> _ISTRUZIONI DEL COMPITO_
A – Cita dal testo sulle polveri sottili il passo che inizia con "Di tutti gli" e termina con "di trasporto pubblico.".
B – Scrivi il seguito del testo sulle polveri sottili e il traffico urbano a partire dall'ultima frase riportata.

Di tutti gli interventi che sono stati proposti, nessuno ha avuto un effetto positivo sulle emissioni di polveri sottili? Di tutti i provvedimenti che solitamente si propongono solo due sono individuabili come possibili portatori di riduzione delle polveri sottili: il lavaggio delle strade e la riduzione del costo del biglietto dei sistemi di trasporto collettivo. Il primo intervento è, però, molto costoso se esteso all’intera rete cittadina; l’effetto positivo, che è uno di quelli prodotti dalle piogge, è prodotto dalla rimozione delle polveri sottili depositate sulla pavimentazione che sono risollevate dal passaggio dei veicoli. Il secondo intervento, invece, è meno costoso e può indurre una maggiore quantità di persone all’utilizzo del sistema di trasporto pubblico.
Punto 3. Cosa si dovrebbe fare? 1) Non improvvisare. Per poter gestire l’emergenza correttamente è necessario già disporre degli strumenti adatti “prima” che l’emergenza si verifichi; nei Piani Urbani del Traffico è previsto un capitolo sulla gestione dell’emergenza in cui devono essere indicati quali azioni porre in atto per fronteggiarla. In fase di pianificazione è possibile simulare gli effetti di ciascun intervento e valutare quale sia quello più adatto a migliorare la situazione; l’intervento sarà, poi, attuato quando ne ricorrerà la necessità. Nel caso delle polveri sottili, l’approccio dovrebbe essere multidisciplinare, giacché il traffico è una concausa e nemmeno la più rilevante.

Voci memorizzate:
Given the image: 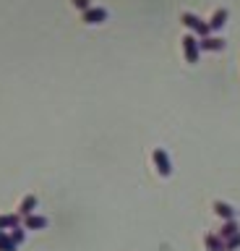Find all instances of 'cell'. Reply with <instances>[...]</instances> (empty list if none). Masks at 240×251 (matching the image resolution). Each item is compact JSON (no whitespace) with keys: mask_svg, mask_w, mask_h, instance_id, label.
Here are the masks:
<instances>
[{"mask_svg":"<svg viewBox=\"0 0 240 251\" xmlns=\"http://www.w3.org/2000/svg\"><path fill=\"white\" fill-rule=\"evenodd\" d=\"M24 227H26V230H42V227H47V217L29 215V217L24 220Z\"/></svg>","mask_w":240,"mask_h":251,"instance_id":"obj_9","label":"cell"},{"mask_svg":"<svg viewBox=\"0 0 240 251\" xmlns=\"http://www.w3.org/2000/svg\"><path fill=\"white\" fill-rule=\"evenodd\" d=\"M224 246H227V251H235V249H240V233H235L232 238L224 241Z\"/></svg>","mask_w":240,"mask_h":251,"instance_id":"obj_14","label":"cell"},{"mask_svg":"<svg viewBox=\"0 0 240 251\" xmlns=\"http://www.w3.org/2000/svg\"><path fill=\"white\" fill-rule=\"evenodd\" d=\"M214 215H219L224 223H227V220H235V209L224 201H214Z\"/></svg>","mask_w":240,"mask_h":251,"instance_id":"obj_8","label":"cell"},{"mask_svg":"<svg viewBox=\"0 0 240 251\" xmlns=\"http://www.w3.org/2000/svg\"><path fill=\"white\" fill-rule=\"evenodd\" d=\"M201 50H214V52H217V50H224V39L209 34V37L201 39Z\"/></svg>","mask_w":240,"mask_h":251,"instance_id":"obj_10","label":"cell"},{"mask_svg":"<svg viewBox=\"0 0 240 251\" xmlns=\"http://www.w3.org/2000/svg\"><path fill=\"white\" fill-rule=\"evenodd\" d=\"M16 249H19V243L11 238V233L5 235L3 230H0V251H16Z\"/></svg>","mask_w":240,"mask_h":251,"instance_id":"obj_12","label":"cell"},{"mask_svg":"<svg viewBox=\"0 0 240 251\" xmlns=\"http://www.w3.org/2000/svg\"><path fill=\"white\" fill-rule=\"evenodd\" d=\"M204 246H206V251H227V246H224V238L219 233H209V235H204Z\"/></svg>","mask_w":240,"mask_h":251,"instance_id":"obj_6","label":"cell"},{"mask_svg":"<svg viewBox=\"0 0 240 251\" xmlns=\"http://www.w3.org/2000/svg\"><path fill=\"white\" fill-rule=\"evenodd\" d=\"M19 217L21 215H0V230H3V227H11L13 230V227L19 225Z\"/></svg>","mask_w":240,"mask_h":251,"instance_id":"obj_13","label":"cell"},{"mask_svg":"<svg viewBox=\"0 0 240 251\" xmlns=\"http://www.w3.org/2000/svg\"><path fill=\"white\" fill-rule=\"evenodd\" d=\"M84 24H89V26H94V24H105L107 21V8H94L91 5L87 13H81Z\"/></svg>","mask_w":240,"mask_h":251,"instance_id":"obj_4","label":"cell"},{"mask_svg":"<svg viewBox=\"0 0 240 251\" xmlns=\"http://www.w3.org/2000/svg\"><path fill=\"white\" fill-rule=\"evenodd\" d=\"M34 207H37V196L34 194H26L24 199L19 201V215H24V217L34 215Z\"/></svg>","mask_w":240,"mask_h":251,"instance_id":"obj_7","label":"cell"},{"mask_svg":"<svg viewBox=\"0 0 240 251\" xmlns=\"http://www.w3.org/2000/svg\"><path fill=\"white\" fill-rule=\"evenodd\" d=\"M183 55H185V63H198V55H201V39L196 34H185L183 39Z\"/></svg>","mask_w":240,"mask_h":251,"instance_id":"obj_2","label":"cell"},{"mask_svg":"<svg viewBox=\"0 0 240 251\" xmlns=\"http://www.w3.org/2000/svg\"><path fill=\"white\" fill-rule=\"evenodd\" d=\"M180 24L183 26H188L191 29V34H196L198 39H204L212 34V29H209V21H201L196 13H191V11H183L180 13Z\"/></svg>","mask_w":240,"mask_h":251,"instance_id":"obj_1","label":"cell"},{"mask_svg":"<svg viewBox=\"0 0 240 251\" xmlns=\"http://www.w3.org/2000/svg\"><path fill=\"white\" fill-rule=\"evenodd\" d=\"M227 8H217V11L212 13V19H209V29H212V31H219L222 26H224V24H227Z\"/></svg>","mask_w":240,"mask_h":251,"instance_id":"obj_5","label":"cell"},{"mask_svg":"<svg viewBox=\"0 0 240 251\" xmlns=\"http://www.w3.org/2000/svg\"><path fill=\"white\" fill-rule=\"evenodd\" d=\"M152 160H154V168H157V173L162 178H167V176H173V162H170V157L165 149H154L152 152Z\"/></svg>","mask_w":240,"mask_h":251,"instance_id":"obj_3","label":"cell"},{"mask_svg":"<svg viewBox=\"0 0 240 251\" xmlns=\"http://www.w3.org/2000/svg\"><path fill=\"white\" fill-rule=\"evenodd\" d=\"M235 233H240V227H238V223H235V220H227V223L222 225V230H219V235H222L224 241H227V238H232Z\"/></svg>","mask_w":240,"mask_h":251,"instance_id":"obj_11","label":"cell"},{"mask_svg":"<svg viewBox=\"0 0 240 251\" xmlns=\"http://www.w3.org/2000/svg\"><path fill=\"white\" fill-rule=\"evenodd\" d=\"M71 5H73V8H79L81 13H87L89 8H91V0H71Z\"/></svg>","mask_w":240,"mask_h":251,"instance_id":"obj_15","label":"cell"}]
</instances>
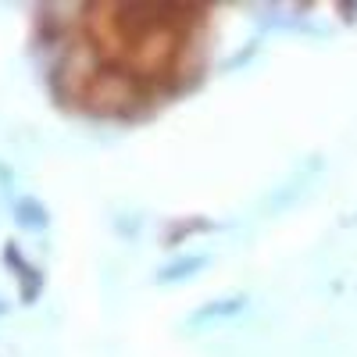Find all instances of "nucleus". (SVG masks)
Here are the masks:
<instances>
[{"label":"nucleus","mask_w":357,"mask_h":357,"mask_svg":"<svg viewBox=\"0 0 357 357\" xmlns=\"http://www.w3.org/2000/svg\"><path fill=\"white\" fill-rule=\"evenodd\" d=\"M4 261L11 264V275L18 272V296H22V304H36V296H40L43 286H47L43 268L29 261V257L22 254V247H15V243L4 247Z\"/></svg>","instance_id":"1"},{"label":"nucleus","mask_w":357,"mask_h":357,"mask_svg":"<svg viewBox=\"0 0 357 357\" xmlns=\"http://www.w3.org/2000/svg\"><path fill=\"white\" fill-rule=\"evenodd\" d=\"M11 218H15V225L25 229V232H47V229H50V207H47L40 197L22 193V197L11 200Z\"/></svg>","instance_id":"2"},{"label":"nucleus","mask_w":357,"mask_h":357,"mask_svg":"<svg viewBox=\"0 0 357 357\" xmlns=\"http://www.w3.org/2000/svg\"><path fill=\"white\" fill-rule=\"evenodd\" d=\"M207 264H211V257H207V254H186V257H178V261L158 268L154 282L158 286H175V282H183V279H193L200 268H207Z\"/></svg>","instance_id":"3"},{"label":"nucleus","mask_w":357,"mask_h":357,"mask_svg":"<svg viewBox=\"0 0 357 357\" xmlns=\"http://www.w3.org/2000/svg\"><path fill=\"white\" fill-rule=\"evenodd\" d=\"M240 307H247V296H232L229 304H211V307H204V311H197V314L190 318V325H200L204 318H222V314H232V311H240Z\"/></svg>","instance_id":"4"},{"label":"nucleus","mask_w":357,"mask_h":357,"mask_svg":"<svg viewBox=\"0 0 357 357\" xmlns=\"http://www.w3.org/2000/svg\"><path fill=\"white\" fill-rule=\"evenodd\" d=\"M8 314V301H4V296H0V318H4Z\"/></svg>","instance_id":"5"}]
</instances>
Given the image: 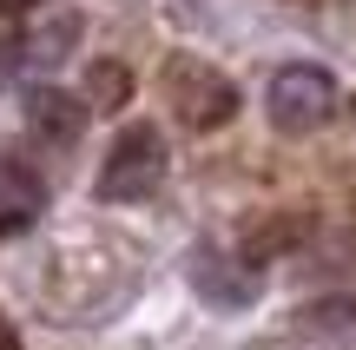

> _SOLUZIONI DELL'ESERCIZIO_
A –
Di tutti gli interventi che sono stati proposti, nessuno ha avuto un effetto positivo sulle emissioni di polveri sottili? Di tutti i provvedimenti che solitamente si propongono solo due sono individuabili come possibili portatori di riduzione delle polveri sottili: il lavaggio delle strade e la riduzione del costo del biglietto dei sistemi di trasporto collettivo. Il primo intervento è, però, molto costoso se esteso all’intera rete cittadina; l’effetto positivo, che è uno di quelli prodotti dalle piogge, è prodotto dalla rimozione delle polveri sottili depositate sulla pavimentazione che sono risollevate dal passaggio dei veicoli. Il secondo intervento, invece, è meno costoso e può indurre una maggiore quantità di persone all’utilizzo del sistema di trasporto pubblico.

B –
2) Investire a livello nazionale. Magari nel trasporto collettivo e nel trasporto ferroviario, invece che nei cosiddetti “ecoincentivi” che come visto di “eco” non hanno nulla. Dei veri ecoincentivi potrebbero funzionare solo se è valutata sia l’auto rottamata che l’auto acquistata: rottamare una Citycar a benzina per acquistare un Suv Diesel tremila di cilindrata non ha nulla di ecologico. La dotazione italiana di metropolitana è ridicola se confrontata con i principali paesi europei e gli investimenti sono del tutto insufficienti. Come evidenziato in un recente libro (Cascetta, Pagliara 2015 “Le infrastrutture di trasporto in Italia. Cosa non ha funzionato e come porvi rimedio”. Aracne Editrice), l’Italia presenta un gap infrastrutturale rispetto al resto d’Europa; è impressionante il dato che i km di metropolitana della sola Madrid sono di molto superiori alla somma di tutti i km di metropolitana nelle città italiane (circa una volta e mezzo).
3) Progettare preventivamente gli interventi. Gli interventi previsti al punto precedente devono essere progettati con metodi ingegneristici; esistono gli strumenti adatti (modelli matematici, software di simulazione, ecc.) e le competenze necessarie (ingegneri). La progettazione degli interventi richiede la simulazione del sistema di trasporto, la conoscenza dei dati sulla domanda di trasporto, la conoscenza del parco veicolare, l’implementazione di modelli matematici per la stima degli effetti di ogni intervento.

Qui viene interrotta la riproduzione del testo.